## Available data

══════════════════════════════

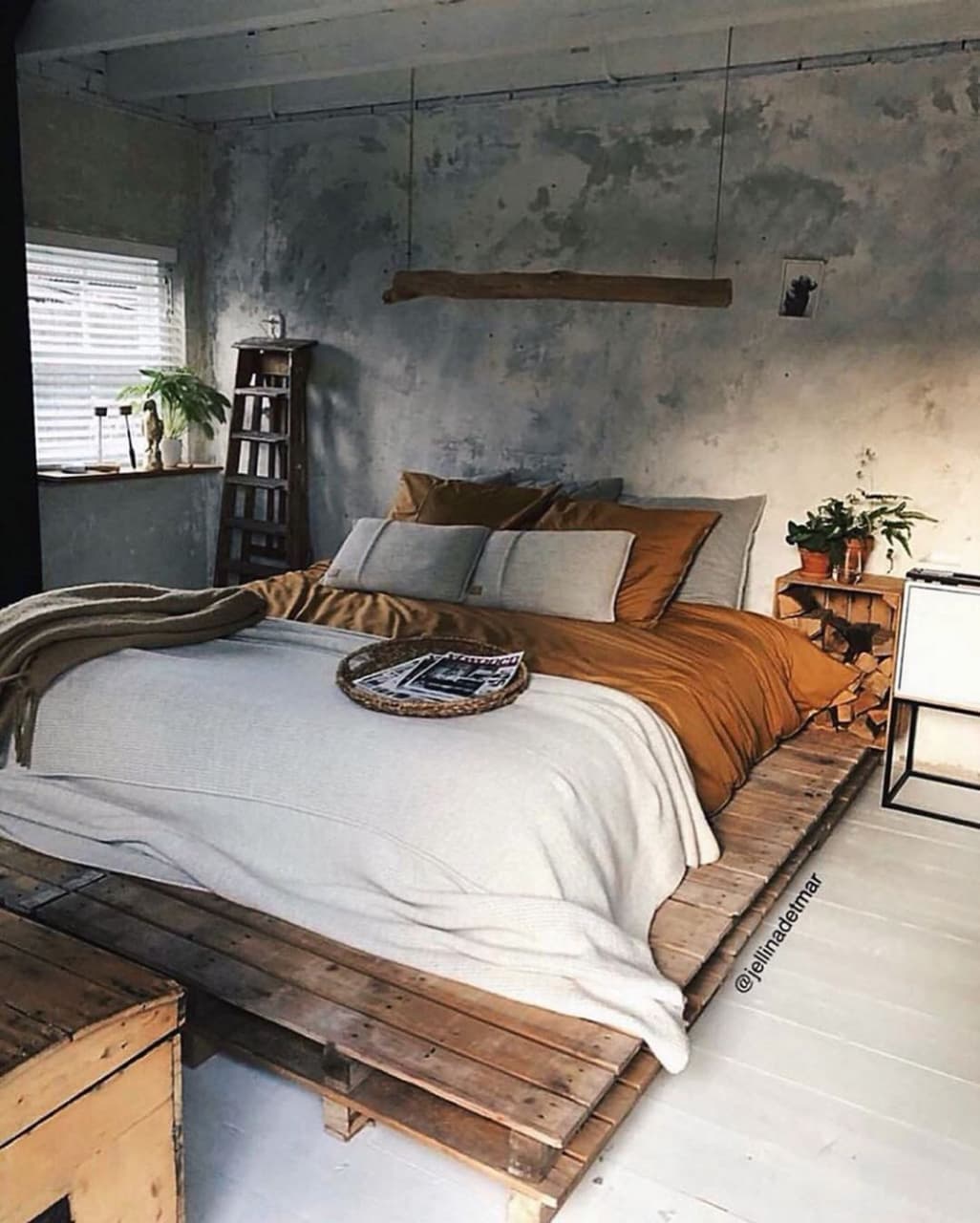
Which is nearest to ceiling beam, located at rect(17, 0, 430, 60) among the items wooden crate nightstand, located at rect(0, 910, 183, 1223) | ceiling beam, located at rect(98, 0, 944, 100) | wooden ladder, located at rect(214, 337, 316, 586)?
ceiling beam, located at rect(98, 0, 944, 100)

══════════════════════════════

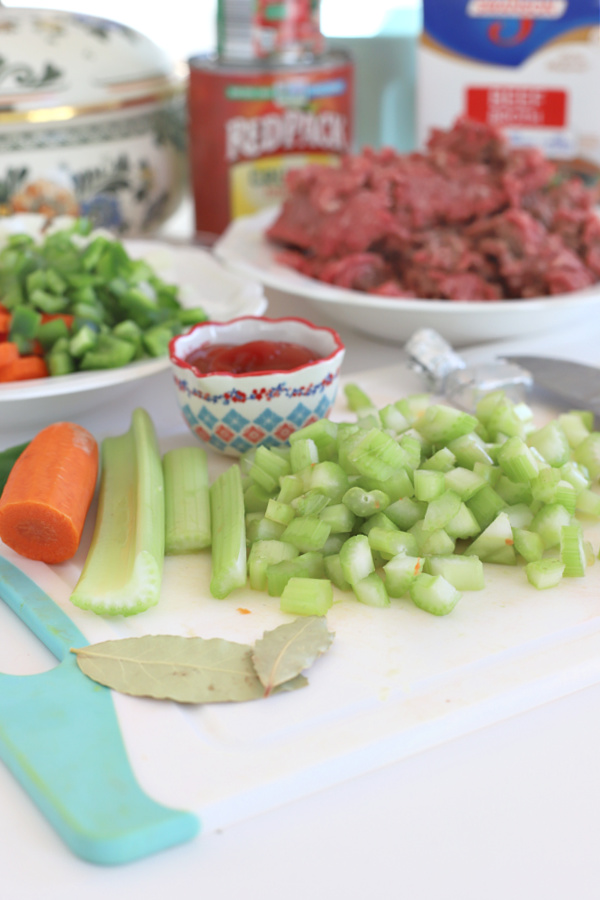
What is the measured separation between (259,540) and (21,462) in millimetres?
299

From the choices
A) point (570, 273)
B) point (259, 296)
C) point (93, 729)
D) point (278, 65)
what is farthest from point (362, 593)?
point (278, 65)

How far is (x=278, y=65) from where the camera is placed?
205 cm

══════════════════════════════

## Aim
Identify each line of the material above that contains the string "ceiling" and copy those lines. Matches must have the same capitalization.

## Task response
Which is nearest to ceiling beam, located at rect(17, 0, 430, 60) among the items wooden crate nightstand, located at rect(0, 910, 183, 1223) | ceiling beam, located at rect(98, 0, 944, 100) | wooden ladder, located at rect(214, 337, 316, 586)?
ceiling beam, located at rect(98, 0, 944, 100)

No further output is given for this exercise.